Nomination des avocats comme juges à la Cour de cassation : nouvelle pomme de discorde au sein de l'appareil judiciaire

La démarche de l'exécutif, visant à pourvoir les postes vacants à la Cour de cassation de la République, ne fait pas l'unanimité dans le monde de la basoche. En effet, une liste de candidats a été soumise au Conseil supérieur du Pouvoir judiciaire, en date du 9 mai 2022, par l'entremise du ministère de la Justice et de la Sécurité publique. Si le déclenchement du processus a été salué par certains hommes de loi, le fait que des avocats figurant sur la liste des personnalités proposées vient de soulever un autre débat.
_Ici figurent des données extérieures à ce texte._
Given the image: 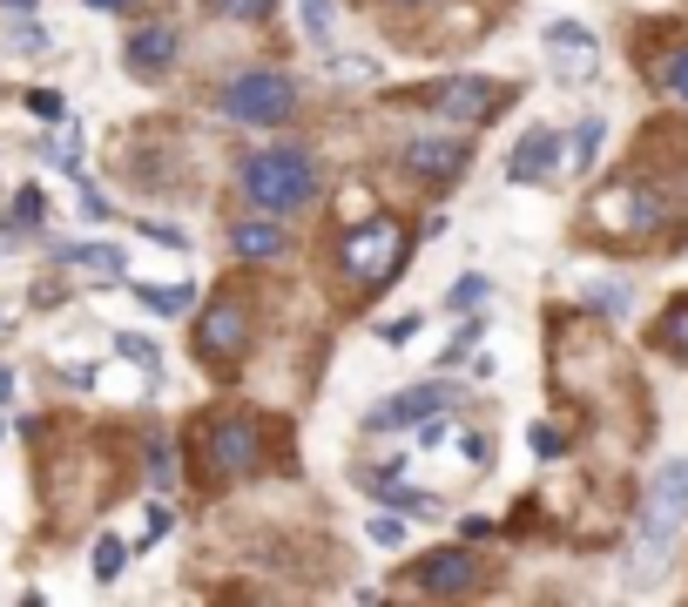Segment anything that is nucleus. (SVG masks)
<instances>
[{
  "mask_svg": "<svg viewBox=\"0 0 688 607\" xmlns=\"http://www.w3.org/2000/svg\"><path fill=\"white\" fill-rule=\"evenodd\" d=\"M34 223H40V196L21 189V196H14V210H8V230H34Z\"/></svg>",
  "mask_w": 688,
  "mask_h": 607,
  "instance_id": "24",
  "label": "nucleus"
},
{
  "mask_svg": "<svg viewBox=\"0 0 688 607\" xmlns=\"http://www.w3.org/2000/svg\"><path fill=\"white\" fill-rule=\"evenodd\" d=\"M223 115L243 121V129H283L298 115V81L277 68H250V74L223 81Z\"/></svg>",
  "mask_w": 688,
  "mask_h": 607,
  "instance_id": "2",
  "label": "nucleus"
},
{
  "mask_svg": "<svg viewBox=\"0 0 688 607\" xmlns=\"http://www.w3.org/2000/svg\"><path fill=\"white\" fill-rule=\"evenodd\" d=\"M432 108H439L445 121H486V115L500 108V89H493V81H479V74H453V81L432 95Z\"/></svg>",
  "mask_w": 688,
  "mask_h": 607,
  "instance_id": "9",
  "label": "nucleus"
},
{
  "mask_svg": "<svg viewBox=\"0 0 688 607\" xmlns=\"http://www.w3.org/2000/svg\"><path fill=\"white\" fill-rule=\"evenodd\" d=\"M121 560H129V547H121L115 534H102V540H95V581H115Z\"/></svg>",
  "mask_w": 688,
  "mask_h": 607,
  "instance_id": "21",
  "label": "nucleus"
},
{
  "mask_svg": "<svg viewBox=\"0 0 688 607\" xmlns=\"http://www.w3.org/2000/svg\"><path fill=\"white\" fill-rule=\"evenodd\" d=\"M445 405H453V392L445 385H405L392 405H378L372 412V432H398V425H425L432 412H445Z\"/></svg>",
  "mask_w": 688,
  "mask_h": 607,
  "instance_id": "10",
  "label": "nucleus"
},
{
  "mask_svg": "<svg viewBox=\"0 0 688 607\" xmlns=\"http://www.w3.org/2000/svg\"><path fill=\"white\" fill-rule=\"evenodd\" d=\"M405 170L425 183H453L466 170V136H412L405 142Z\"/></svg>",
  "mask_w": 688,
  "mask_h": 607,
  "instance_id": "8",
  "label": "nucleus"
},
{
  "mask_svg": "<svg viewBox=\"0 0 688 607\" xmlns=\"http://www.w3.org/2000/svg\"><path fill=\"white\" fill-rule=\"evenodd\" d=\"M459 453H466V459H473V466H486V459H493V445H486V439H479V432H466V439H459Z\"/></svg>",
  "mask_w": 688,
  "mask_h": 607,
  "instance_id": "30",
  "label": "nucleus"
},
{
  "mask_svg": "<svg viewBox=\"0 0 688 607\" xmlns=\"http://www.w3.org/2000/svg\"><path fill=\"white\" fill-rule=\"evenodd\" d=\"M553 170H560V136L534 121V129H526V136L513 142V155H506V176H513V183H547Z\"/></svg>",
  "mask_w": 688,
  "mask_h": 607,
  "instance_id": "11",
  "label": "nucleus"
},
{
  "mask_svg": "<svg viewBox=\"0 0 688 607\" xmlns=\"http://www.w3.org/2000/svg\"><path fill=\"white\" fill-rule=\"evenodd\" d=\"M196 351H202V364H236L250 351V311L236 297H210V311L196 317Z\"/></svg>",
  "mask_w": 688,
  "mask_h": 607,
  "instance_id": "5",
  "label": "nucleus"
},
{
  "mask_svg": "<svg viewBox=\"0 0 688 607\" xmlns=\"http://www.w3.org/2000/svg\"><path fill=\"white\" fill-rule=\"evenodd\" d=\"M662 81H668V95H681V102H688V48L668 61V74H662Z\"/></svg>",
  "mask_w": 688,
  "mask_h": 607,
  "instance_id": "27",
  "label": "nucleus"
},
{
  "mask_svg": "<svg viewBox=\"0 0 688 607\" xmlns=\"http://www.w3.org/2000/svg\"><path fill=\"white\" fill-rule=\"evenodd\" d=\"M149 472H155V486H170V472H176L170 466V445H149Z\"/></svg>",
  "mask_w": 688,
  "mask_h": 607,
  "instance_id": "29",
  "label": "nucleus"
},
{
  "mask_svg": "<svg viewBox=\"0 0 688 607\" xmlns=\"http://www.w3.org/2000/svg\"><path fill=\"white\" fill-rule=\"evenodd\" d=\"M0 8H21V14H27V8H34V0H0Z\"/></svg>",
  "mask_w": 688,
  "mask_h": 607,
  "instance_id": "36",
  "label": "nucleus"
},
{
  "mask_svg": "<svg viewBox=\"0 0 688 607\" xmlns=\"http://www.w3.org/2000/svg\"><path fill=\"white\" fill-rule=\"evenodd\" d=\"M236 183H243V196H250L264 217H291V210H304V202L317 196V155L298 149V142H270V149H257L250 162H243Z\"/></svg>",
  "mask_w": 688,
  "mask_h": 607,
  "instance_id": "1",
  "label": "nucleus"
},
{
  "mask_svg": "<svg viewBox=\"0 0 688 607\" xmlns=\"http://www.w3.org/2000/svg\"><path fill=\"white\" fill-rule=\"evenodd\" d=\"M170 534V506H149V526H142V540H162Z\"/></svg>",
  "mask_w": 688,
  "mask_h": 607,
  "instance_id": "33",
  "label": "nucleus"
},
{
  "mask_svg": "<svg viewBox=\"0 0 688 607\" xmlns=\"http://www.w3.org/2000/svg\"><path fill=\"white\" fill-rule=\"evenodd\" d=\"M89 8H108L115 14V8H136V0H89Z\"/></svg>",
  "mask_w": 688,
  "mask_h": 607,
  "instance_id": "34",
  "label": "nucleus"
},
{
  "mask_svg": "<svg viewBox=\"0 0 688 607\" xmlns=\"http://www.w3.org/2000/svg\"><path fill=\"white\" fill-rule=\"evenodd\" d=\"M479 331H486V324H466V331H459V338H453V351H445V364H453V358H466V351H473V345H479Z\"/></svg>",
  "mask_w": 688,
  "mask_h": 607,
  "instance_id": "31",
  "label": "nucleus"
},
{
  "mask_svg": "<svg viewBox=\"0 0 688 607\" xmlns=\"http://www.w3.org/2000/svg\"><path fill=\"white\" fill-rule=\"evenodd\" d=\"M412 587H425V594H473L479 587V560L466 547H439V553H425L412 567Z\"/></svg>",
  "mask_w": 688,
  "mask_h": 607,
  "instance_id": "7",
  "label": "nucleus"
},
{
  "mask_svg": "<svg viewBox=\"0 0 688 607\" xmlns=\"http://www.w3.org/2000/svg\"><path fill=\"white\" fill-rule=\"evenodd\" d=\"M526 439H534V453H540V459H560V453H567V432H560V425H534Z\"/></svg>",
  "mask_w": 688,
  "mask_h": 607,
  "instance_id": "25",
  "label": "nucleus"
},
{
  "mask_svg": "<svg viewBox=\"0 0 688 607\" xmlns=\"http://www.w3.org/2000/svg\"><path fill=\"white\" fill-rule=\"evenodd\" d=\"M600 136H607V129H600V115H587L581 129H574V162H581V170H587V162L600 155Z\"/></svg>",
  "mask_w": 688,
  "mask_h": 607,
  "instance_id": "23",
  "label": "nucleus"
},
{
  "mask_svg": "<svg viewBox=\"0 0 688 607\" xmlns=\"http://www.w3.org/2000/svg\"><path fill=\"white\" fill-rule=\"evenodd\" d=\"M176 55H183V34H176L170 21H155V27H136V34H129V68H136V74H162Z\"/></svg>",
  "mask_w": 688,
  "mask_h": 607,
  "instance_id": "12",
  "label": "nucleus"
},
{
  "mask_svg": "<svg viewBox=\"0 0 688 607\" xmlns=\"http://www.w3.org/2000/svg\"><path fill=\"white\" fill-rule=\"evenodd\" d=\"M55 257L68 270H89V277H121V250H115V243H61Z\"/></svg>",
  "mask_w": 688,
  "mask_h": 607,
  "instance_id": "15",
  "label": "nucleus"
},
{
  "mask_svg": "<svg viewBox=\"0 0 688 607\" xmlns=\"http://www.w3.org/2000/svg\"><path fill=\"white\" fill-rule=\"evenodd\" d=\"M298 14H304L311 40H331V0H298Z\"/></svg>",
  "mask_w": 688,
  "mask_h": 607,
  "instance_id": "22",
  "label": "nucleus"
},
{
  "mask_svg": "<svg viewBox=\"0 0 688 607\" xmlns=\"http://www.w3.org/2000/svg\"><path fill=\"white\" fill-rule=\"evenodd\" d=\"M547 55H553L567 74H587V68H594V34H587L581 21H553V27H547Z\"/></svg>",
  "mask_w": 688,
  "mask_h": 607,
  "instance_id": "13",
  "label": "nucleus"
},
{
  "mask_svg": "<svg viewBox=\"0 0 688 607\" xmlns=\"http://www.w3.org/2000/svg\"><path fill=\"white\" fill-rule=\"evenodd\" d=\"M372 540H378V547H398V540H405V520L378 513V520H372Z\"/></svg>",
  "mask_w": 688,
  "mask_h": 607,
  "instance_id": "26",
  "label": "nucleus"
},
{
  "mask_svg": "<svg viewBox=\"0 0 688 607\" xmlns=\"http://www.w3.org/2000/svg\"><path fill=\"white\" fill-rule=\"evenodd\" d=\"M338 264H345V277L351 283H378L405 264V223L398 217H372V223H358L345 243H338Z\"/></svg>",
  "mask_w": 688,
  "mask_h": 607,
  "instance_id": "3",
  "label": "nucleus"
},
{
  "mask_svg": "<svg viewBox=\"0 0 688 607\" xmlns=\"http://www.w3.org/2000/svg\"><path fill=\"white\" fill-rule=\"evenodd\" d=\"M115 351L129 358V364H142V372H162V351H155L149 338H136V331H121V338H115Z\"/></svg>",
  "mask_w": 688,
  "mask_h": 607,
  "instance_id": "20",
  "label": "nucleus"
},
{
  "mask_svg": "<svg viewBox=\"0 0 688 607\" xmlns=\"http://www.w3.org/2000/svg\"><path fill=\"white\" fill-rule=\"evenodd\" d=\"M202 453L217 459L223 479H236V472H250V466L264 459V425L243 419V412H230V419H217L210 432H202Z\"/></svg>",
  "mask_w": 688,
  "mask_h": 607,
  "instance_id": "6",
  "label": "nucleus"
},
{
  "mask_svg": "<svg viewBox=\"0 0 688 607\" xmlns=\"http://www.w3.org/2000/svg\"><path fill=\"white\" fill-rule=\"evenodd\" d=\"M486 297H493V283H486V277H459L453 291H445V311H459V317H466V311H479Z\"/></svg>",
  "mask_w": 688,
  "mask_h": 607,
  "instance_id": "18",
  "label": "nucleus"
},
{
  "mask_svg": "<svg viewBox=\"0 0 688 607\" xmlns=\"http://www.w3.org/2000/svg\"><path fill=\"white\" fill-rule=\"evenodd\" d=\"M48 155H55V162H68V170H74V162H81V136H74V129H68V136H61V142H48Z\"/></svg>",
  "mask_w": 688,
  "mask_h": 607,
  "instance_id": "28",
  "label": "nucleus"
},
{
  "mask_svg": "<svg viewBox=\"0 0 688 607\" xmlns=\"http://www.w3.org/2000/svg\"><path fill=\"white\" fill-rule=\"evenodd\" d=\"M283 243H291V236H283L270 217H250V223L230 230V250H236L243 264H270V257H283Z\"/></svg>",
  "mask_w": 688,
  "mask_h": 607,
  "instance_id": "14",
  "label": "nucleus"
},
{
  "mask_svg": "<svg viewBox=\"0 0 688 607\" xmlns=\"http://www.w3.org/2000/svg\"><path fill=\"white\" fill-rule=\"evenodd\" d=\"M655 345H662V351H675V358H688V297H675V304L662 311V324H655Z\"/></svg>",
  "mask_w": 688,
  "mask_h": 607,
  "instance_id": "17",
  "label": "nucleus"
},
{
  "mask_svg": "<svg viewBox=\"0 0 688 607\" xmlns=\"http://www.w3.org/2000/svg\"><path fill=\"white\" fill-rule=\"evenodd\" d=\"M136 297H142V304H149L155 317H183L196 291H189V283H142V291H136Z\"/></svg>",
  "mask_w": 688,
  "mask_h": 607,
  "instance_id": "16",
  "label": "nucleus"
},
{
  "mask_svg": "<svg viewBox=\"0 0 688 607\" xmlns=\"http://www.w3.org/2000/svg\"><path fill=\"white\" fill-rule=\"evenodd\" d=\"M27 108H34V115H48V121H55V115H61V95H48V89H34V95H27Z\"/></svg>",
  "mask_w": 688,
  "mask_h": 607,
  "instance_id": "32",
  "label": "nucleus"
},
{
  "mask_svg": "<svg viewBox=\"0 0 688 607\" xmlns=\"http://www.w3.org/2000/svg\"><path fill=\"white\" fill-rule=\"evenodd\" d=\"M688 520V459H668L648 486V513H641V534H648V553H662L675 540V526Z\"/></svg>",
  "mask_w": 688,
  "mask_h": 607,
  "instance_id": "4",
  "label": "nucleus"
},
{
  "mask_svg": "<svg viewBox=\"0 0 688 607\" xmlns=\"http://www.w3.org/2000/svg\"><path fill=\"white\" fill-rule=\"evenodd\" d=\"M270 8L277 0H210V14H223V21H270Z\"/></svg>",
  "mask_w": 688,
  "mask_h": 607,
  "instance_id": "19",
  "label": "nucleus"
},
{
  "mask_svg": "<svg viewBox=\"0 0 688 607\" xmlns=\"http://www.w3.org/2000/svg\"><path fill=\"white\" fill-rule=\"evenodd\" d=\"M8 398H14V378H8V372H0V405H8Z\"/></svg>",
  "mask_w": 688,
  "mask_h": 607,
  "instance_id": "35",
  "label": "nucleus"
}]
</instances>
En effet, de nombreux juges déclarent que la loi ne permet pas d'intégrer un avocat à la Cour de cassation, la plus haute instance judiciaire du pays, une position que le barreau de l'Ordre des avocats de Port-au-Prince rejette d'un revers de main, indiquant que la loi n'autorise pas à des magistrats, exerçant une fonction juridictionnelle de se livrer à une interprétation des textes juridiques.

 

« Aussi, le Conseil, soucieux du respect de la légalité, après analyse des textes de loi régissant la matière, spécifiquement la Constitution (arts. 175, 176, 184-2), le décret du 22 août 1995 (arts 13, à 15) et la loi du 27 novembre 2007 ». Le conseil dit avoir constaté un certain flou dans les deux derniers textes. 

 

« Si la Loi de 2007 sur le statut de la magistrature semble ignorer les mécanismes d'intégration de l'avocat à la Cour de cassation, pour autant elle n'élimine pas radicalement cette possibilité, justifiant ainsi la référence au décret sur l'organisation judiciaire », soutient le barreau. 

 

Mais le conseil de l'Ordre des avocats estime qu'il existe plusieurs précédents en la matière où le ministère de la Justice, le Sénat de la République et le Conseil supérieur du Pouvoir judiciaire (CSPJ) ont eu à entériner les  candidatures d'avocats au poste de juge à la Cour de cassation.

 

Plus loin, le conseil rappelle que selon l'article 184.2 de la Constitution qu'il ne revient pas non plus à la CSPJ d'interpréter la loi, mais son pouvoir est d'informer et de recommander sur l'état de la magistrature. Et que de telles prérogatives n'appartiennent exclusivement au pouvoir législatif, aux termes de l'article 128 de la

Constitution.

 

En conséquence, le conseil de l'Ordre des avocats de Port-au-Prince invite les magistrats concernés à rester dans les limites des normes régissant leurs compétences et à se garder de porter atteinte à la division des pouvoirs, principe cardinal de l'État de droit. Le média-activisme dont s'autorisent aujourd'hui certains juges, en toute légèreté, risque, en effet, de préjudicier gravement à l'image de la magistrature et d'affecter durablement le bénéfice d'impartialité qui lui est attaché.

 

Enfin, le Conseil estime que l'intégration des avocats dans l'ordre judiciaire peut contribuer à apporter un souffle nouveau, et une perspective originale dans cette institution hautement importante pour l'appareil judiciaire.